INPUT MATERIAL
+ + + + +

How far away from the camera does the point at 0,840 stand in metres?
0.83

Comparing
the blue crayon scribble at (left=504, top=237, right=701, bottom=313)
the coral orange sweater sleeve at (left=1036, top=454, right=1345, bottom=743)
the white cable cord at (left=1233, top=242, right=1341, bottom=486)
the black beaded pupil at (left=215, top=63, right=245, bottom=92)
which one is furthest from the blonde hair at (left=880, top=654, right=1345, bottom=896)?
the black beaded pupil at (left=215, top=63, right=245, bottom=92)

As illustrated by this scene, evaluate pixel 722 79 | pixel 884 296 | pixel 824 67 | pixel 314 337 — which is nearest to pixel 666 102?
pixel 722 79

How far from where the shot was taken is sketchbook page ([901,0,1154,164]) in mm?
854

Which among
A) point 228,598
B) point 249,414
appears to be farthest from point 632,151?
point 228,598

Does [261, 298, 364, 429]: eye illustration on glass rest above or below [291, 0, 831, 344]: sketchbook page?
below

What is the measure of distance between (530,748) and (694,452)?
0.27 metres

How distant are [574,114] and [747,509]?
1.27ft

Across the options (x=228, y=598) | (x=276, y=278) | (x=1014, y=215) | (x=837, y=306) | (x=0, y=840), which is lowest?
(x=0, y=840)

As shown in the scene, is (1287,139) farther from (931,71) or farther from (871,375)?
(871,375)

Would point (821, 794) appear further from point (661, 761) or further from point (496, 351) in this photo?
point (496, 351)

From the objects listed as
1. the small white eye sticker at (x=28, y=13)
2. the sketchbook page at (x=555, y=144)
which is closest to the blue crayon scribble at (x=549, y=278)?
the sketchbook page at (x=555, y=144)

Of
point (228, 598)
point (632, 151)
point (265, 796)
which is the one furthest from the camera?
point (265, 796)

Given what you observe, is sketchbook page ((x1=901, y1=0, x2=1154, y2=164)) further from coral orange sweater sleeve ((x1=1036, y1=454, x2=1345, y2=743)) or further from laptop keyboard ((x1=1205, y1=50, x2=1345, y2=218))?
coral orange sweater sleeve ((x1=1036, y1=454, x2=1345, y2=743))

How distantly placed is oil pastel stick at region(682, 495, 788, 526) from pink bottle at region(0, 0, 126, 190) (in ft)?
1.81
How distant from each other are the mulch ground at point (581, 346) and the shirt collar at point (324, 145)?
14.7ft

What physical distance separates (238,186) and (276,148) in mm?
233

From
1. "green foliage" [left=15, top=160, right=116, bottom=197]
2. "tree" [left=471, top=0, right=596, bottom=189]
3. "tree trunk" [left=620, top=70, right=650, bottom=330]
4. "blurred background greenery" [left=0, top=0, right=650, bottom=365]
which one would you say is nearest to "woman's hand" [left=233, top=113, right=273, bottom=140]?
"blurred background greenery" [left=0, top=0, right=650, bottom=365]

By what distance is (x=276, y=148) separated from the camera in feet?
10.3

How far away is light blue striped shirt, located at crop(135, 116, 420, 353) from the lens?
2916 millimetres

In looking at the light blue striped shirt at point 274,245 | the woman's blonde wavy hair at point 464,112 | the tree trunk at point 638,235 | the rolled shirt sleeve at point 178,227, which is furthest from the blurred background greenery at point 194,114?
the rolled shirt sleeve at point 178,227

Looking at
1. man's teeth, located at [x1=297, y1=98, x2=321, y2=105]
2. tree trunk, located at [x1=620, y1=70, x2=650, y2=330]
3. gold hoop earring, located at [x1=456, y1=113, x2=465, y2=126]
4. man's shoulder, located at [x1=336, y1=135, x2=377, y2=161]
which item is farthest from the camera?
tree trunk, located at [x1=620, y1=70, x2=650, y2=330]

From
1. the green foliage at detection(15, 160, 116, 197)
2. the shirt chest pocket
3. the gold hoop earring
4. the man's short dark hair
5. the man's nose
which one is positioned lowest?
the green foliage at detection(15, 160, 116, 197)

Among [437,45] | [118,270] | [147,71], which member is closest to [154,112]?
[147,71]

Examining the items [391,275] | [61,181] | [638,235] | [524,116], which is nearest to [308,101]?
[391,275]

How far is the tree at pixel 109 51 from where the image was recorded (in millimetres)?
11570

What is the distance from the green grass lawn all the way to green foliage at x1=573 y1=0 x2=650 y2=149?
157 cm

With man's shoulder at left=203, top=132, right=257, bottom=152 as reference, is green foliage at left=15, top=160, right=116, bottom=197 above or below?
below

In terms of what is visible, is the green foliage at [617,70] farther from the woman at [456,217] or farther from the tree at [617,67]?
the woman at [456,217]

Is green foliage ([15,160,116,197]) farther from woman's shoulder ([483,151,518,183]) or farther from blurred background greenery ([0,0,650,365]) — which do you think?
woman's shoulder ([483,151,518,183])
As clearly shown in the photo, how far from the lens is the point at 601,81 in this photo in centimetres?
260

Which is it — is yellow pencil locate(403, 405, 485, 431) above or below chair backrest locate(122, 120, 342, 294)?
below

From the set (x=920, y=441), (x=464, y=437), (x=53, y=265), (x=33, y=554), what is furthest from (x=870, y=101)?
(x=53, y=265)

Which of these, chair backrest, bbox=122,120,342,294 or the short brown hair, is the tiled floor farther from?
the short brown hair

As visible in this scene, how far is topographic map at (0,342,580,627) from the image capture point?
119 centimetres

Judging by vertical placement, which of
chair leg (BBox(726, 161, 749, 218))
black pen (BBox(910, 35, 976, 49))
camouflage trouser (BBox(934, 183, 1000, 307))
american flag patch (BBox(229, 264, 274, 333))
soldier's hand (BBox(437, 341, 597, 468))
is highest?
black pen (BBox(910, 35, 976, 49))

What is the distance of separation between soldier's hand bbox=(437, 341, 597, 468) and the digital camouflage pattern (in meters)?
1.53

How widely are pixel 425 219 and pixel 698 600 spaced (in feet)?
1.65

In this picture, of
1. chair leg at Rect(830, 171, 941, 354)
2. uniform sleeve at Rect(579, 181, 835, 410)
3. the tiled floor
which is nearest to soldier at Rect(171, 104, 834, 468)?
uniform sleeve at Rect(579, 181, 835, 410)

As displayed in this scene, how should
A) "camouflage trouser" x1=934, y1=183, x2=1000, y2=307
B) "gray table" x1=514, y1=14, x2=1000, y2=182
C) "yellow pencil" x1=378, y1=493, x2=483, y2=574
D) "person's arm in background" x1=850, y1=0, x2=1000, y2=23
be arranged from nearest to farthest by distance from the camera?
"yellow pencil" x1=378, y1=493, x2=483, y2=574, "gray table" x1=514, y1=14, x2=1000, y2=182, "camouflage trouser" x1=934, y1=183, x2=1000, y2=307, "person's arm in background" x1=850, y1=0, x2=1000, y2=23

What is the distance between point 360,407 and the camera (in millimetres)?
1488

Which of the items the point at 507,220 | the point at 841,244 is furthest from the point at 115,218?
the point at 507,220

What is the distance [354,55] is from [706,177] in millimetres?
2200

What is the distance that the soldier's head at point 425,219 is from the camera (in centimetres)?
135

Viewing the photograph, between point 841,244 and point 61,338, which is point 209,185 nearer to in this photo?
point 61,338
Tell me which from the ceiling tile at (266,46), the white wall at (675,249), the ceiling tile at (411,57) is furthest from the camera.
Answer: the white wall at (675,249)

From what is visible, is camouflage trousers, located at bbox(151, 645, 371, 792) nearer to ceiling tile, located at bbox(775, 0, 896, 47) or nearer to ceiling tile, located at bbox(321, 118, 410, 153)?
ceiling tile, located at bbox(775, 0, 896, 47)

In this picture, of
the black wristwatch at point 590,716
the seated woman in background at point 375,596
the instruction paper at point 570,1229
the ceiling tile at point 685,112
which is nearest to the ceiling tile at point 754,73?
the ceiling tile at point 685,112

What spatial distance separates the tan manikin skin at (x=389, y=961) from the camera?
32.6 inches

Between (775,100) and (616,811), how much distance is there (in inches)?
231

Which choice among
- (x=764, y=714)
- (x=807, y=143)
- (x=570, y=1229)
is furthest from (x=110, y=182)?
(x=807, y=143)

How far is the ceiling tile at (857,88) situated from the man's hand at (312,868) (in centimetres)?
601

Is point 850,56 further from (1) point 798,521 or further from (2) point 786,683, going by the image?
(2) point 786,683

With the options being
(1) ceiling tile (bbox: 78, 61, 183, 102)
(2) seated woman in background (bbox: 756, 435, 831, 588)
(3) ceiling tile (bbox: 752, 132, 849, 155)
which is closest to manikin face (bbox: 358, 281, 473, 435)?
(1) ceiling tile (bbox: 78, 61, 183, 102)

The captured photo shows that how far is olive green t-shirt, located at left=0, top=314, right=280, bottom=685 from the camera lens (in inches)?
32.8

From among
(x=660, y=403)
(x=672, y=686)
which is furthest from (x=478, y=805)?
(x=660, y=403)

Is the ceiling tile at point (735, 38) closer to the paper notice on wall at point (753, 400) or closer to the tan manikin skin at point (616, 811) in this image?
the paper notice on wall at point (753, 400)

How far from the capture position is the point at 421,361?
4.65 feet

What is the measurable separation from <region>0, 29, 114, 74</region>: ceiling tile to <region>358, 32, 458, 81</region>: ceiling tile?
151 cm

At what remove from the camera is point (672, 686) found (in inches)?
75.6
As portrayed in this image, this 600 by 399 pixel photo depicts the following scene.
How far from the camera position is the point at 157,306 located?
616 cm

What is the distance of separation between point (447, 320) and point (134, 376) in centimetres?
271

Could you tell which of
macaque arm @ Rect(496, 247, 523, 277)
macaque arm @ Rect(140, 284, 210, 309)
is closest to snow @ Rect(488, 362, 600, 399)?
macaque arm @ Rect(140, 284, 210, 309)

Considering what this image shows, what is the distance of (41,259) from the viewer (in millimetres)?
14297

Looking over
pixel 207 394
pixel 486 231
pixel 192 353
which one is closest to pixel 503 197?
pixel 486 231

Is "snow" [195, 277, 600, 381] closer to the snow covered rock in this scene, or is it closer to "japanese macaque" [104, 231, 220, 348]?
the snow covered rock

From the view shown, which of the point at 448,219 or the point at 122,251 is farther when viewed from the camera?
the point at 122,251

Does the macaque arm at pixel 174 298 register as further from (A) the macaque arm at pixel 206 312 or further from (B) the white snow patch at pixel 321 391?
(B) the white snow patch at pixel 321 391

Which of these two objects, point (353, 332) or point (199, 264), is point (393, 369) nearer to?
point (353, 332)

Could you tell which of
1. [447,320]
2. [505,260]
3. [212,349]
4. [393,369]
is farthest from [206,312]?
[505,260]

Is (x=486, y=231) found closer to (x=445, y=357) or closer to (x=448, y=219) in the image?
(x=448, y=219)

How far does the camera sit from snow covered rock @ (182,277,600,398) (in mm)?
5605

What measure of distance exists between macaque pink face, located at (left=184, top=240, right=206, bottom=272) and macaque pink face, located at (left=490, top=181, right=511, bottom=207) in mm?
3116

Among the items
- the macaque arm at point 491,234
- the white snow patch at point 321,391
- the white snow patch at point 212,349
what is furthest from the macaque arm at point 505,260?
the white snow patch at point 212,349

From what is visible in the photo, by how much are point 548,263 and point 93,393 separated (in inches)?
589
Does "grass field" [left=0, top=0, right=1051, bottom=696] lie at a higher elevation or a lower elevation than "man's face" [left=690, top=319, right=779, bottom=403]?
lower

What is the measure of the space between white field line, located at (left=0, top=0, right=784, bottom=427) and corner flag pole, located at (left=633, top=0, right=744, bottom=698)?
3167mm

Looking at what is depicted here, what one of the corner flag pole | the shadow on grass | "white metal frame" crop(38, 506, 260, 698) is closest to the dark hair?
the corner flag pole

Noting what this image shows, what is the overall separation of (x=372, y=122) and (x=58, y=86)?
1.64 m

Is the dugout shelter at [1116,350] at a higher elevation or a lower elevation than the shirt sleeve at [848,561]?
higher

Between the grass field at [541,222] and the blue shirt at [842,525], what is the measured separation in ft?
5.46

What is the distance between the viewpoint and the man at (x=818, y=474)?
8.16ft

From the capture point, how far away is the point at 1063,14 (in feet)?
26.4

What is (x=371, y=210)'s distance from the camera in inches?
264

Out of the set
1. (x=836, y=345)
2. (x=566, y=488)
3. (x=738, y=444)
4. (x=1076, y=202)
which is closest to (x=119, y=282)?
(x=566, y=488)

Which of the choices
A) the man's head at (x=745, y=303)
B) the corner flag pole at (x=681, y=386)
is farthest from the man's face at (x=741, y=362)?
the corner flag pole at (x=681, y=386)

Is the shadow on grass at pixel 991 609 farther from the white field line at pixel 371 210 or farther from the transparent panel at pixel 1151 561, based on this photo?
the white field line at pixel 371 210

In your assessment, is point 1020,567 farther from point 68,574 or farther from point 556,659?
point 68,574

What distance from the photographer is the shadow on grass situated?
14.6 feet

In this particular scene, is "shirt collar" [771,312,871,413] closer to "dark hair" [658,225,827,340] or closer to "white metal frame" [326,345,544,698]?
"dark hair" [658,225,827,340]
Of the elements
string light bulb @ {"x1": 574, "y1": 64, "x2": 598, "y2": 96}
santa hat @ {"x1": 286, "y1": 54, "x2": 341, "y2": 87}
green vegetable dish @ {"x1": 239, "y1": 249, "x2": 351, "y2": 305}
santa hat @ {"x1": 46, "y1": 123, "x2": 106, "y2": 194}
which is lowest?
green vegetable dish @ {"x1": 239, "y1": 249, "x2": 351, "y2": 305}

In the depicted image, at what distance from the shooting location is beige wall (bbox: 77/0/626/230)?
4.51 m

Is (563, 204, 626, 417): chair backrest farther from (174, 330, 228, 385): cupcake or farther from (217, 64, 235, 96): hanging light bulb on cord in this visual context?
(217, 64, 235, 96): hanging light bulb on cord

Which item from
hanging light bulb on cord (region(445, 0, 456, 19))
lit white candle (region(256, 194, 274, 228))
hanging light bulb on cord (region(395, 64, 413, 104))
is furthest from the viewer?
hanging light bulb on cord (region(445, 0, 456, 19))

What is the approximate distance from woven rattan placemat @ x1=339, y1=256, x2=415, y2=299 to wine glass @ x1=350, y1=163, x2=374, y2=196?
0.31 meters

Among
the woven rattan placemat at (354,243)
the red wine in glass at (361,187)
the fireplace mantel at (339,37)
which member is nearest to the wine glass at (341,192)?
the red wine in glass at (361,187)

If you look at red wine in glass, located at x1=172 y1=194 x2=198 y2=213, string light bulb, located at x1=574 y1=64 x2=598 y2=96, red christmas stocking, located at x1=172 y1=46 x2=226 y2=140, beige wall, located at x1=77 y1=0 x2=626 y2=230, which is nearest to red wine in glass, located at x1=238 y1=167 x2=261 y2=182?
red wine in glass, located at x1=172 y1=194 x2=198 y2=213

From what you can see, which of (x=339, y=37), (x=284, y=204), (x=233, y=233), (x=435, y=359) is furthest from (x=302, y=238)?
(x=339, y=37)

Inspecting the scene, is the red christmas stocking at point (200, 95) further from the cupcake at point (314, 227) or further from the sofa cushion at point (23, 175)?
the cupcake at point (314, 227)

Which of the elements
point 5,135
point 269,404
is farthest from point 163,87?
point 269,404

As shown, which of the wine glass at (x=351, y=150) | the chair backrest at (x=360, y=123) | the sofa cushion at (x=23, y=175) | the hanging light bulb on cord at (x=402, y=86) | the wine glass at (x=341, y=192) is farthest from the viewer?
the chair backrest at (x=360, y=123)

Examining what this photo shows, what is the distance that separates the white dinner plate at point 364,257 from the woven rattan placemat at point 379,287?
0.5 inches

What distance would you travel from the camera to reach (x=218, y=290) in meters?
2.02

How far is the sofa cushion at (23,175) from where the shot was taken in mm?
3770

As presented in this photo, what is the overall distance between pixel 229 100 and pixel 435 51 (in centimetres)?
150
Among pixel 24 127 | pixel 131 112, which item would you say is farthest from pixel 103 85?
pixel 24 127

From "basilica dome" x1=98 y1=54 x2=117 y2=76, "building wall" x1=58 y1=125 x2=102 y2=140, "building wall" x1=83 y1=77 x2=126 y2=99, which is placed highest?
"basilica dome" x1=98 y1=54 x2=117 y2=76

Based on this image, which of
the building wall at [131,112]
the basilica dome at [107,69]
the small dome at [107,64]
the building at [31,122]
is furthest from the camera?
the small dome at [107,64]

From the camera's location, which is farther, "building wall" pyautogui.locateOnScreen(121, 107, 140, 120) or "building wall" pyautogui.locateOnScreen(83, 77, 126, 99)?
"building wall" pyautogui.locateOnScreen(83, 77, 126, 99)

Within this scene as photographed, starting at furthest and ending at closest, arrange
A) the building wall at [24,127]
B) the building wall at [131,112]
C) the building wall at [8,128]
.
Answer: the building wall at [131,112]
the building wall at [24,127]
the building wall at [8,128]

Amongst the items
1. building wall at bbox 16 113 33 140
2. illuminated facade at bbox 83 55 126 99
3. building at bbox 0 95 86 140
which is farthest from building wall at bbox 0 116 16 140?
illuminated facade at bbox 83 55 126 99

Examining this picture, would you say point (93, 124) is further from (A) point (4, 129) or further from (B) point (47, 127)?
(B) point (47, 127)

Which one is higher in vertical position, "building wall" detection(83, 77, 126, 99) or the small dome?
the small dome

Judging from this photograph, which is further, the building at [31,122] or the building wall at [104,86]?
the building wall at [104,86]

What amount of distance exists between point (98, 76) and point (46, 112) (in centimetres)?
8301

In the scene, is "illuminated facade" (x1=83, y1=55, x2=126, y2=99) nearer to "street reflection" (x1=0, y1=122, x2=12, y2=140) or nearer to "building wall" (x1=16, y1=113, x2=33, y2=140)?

+ + + + +

SHORT EXERCISE
Exactly as written, give the line containing "Amongst the items" and all remaining lines of the records.

RESPONSE TO THE EXERCISE
Amongst the items
1. building wall at bbox 16 113 33 140
2. illuminated facade at bbox 83 55 126 99
3. building at bbox 0 95 86 140
which is farthest from building wall at bbox 0 116 16 140?
illuminated facade at bbox 83 55 126 99

Examining this picture, would you say point (93, 124) is further from (A) point (4, 129) or further from (B) point (47, 127)?
(B) point (47, 127)

Which one is higher in vertical position, "building wall" detection(83, 77, 126, 99) or the small dome?
the small dome

Judging from this photograph, which is further, the building at [31,122] or the building wall at [104,86]?
the building wall at [104,86]

What amount of distance exists between point (98, 76) and point (46, 112) (in centimetres)?
8301

In the scene, is "illuminated facade" (x1=83, y1=55, x2=126, y2=99) nearer to "street reflection" (x1=0, y1=122, x2=12, y2=140) or nearer to "building wall" (x1=16, y1=113, x2=33, y2=140)?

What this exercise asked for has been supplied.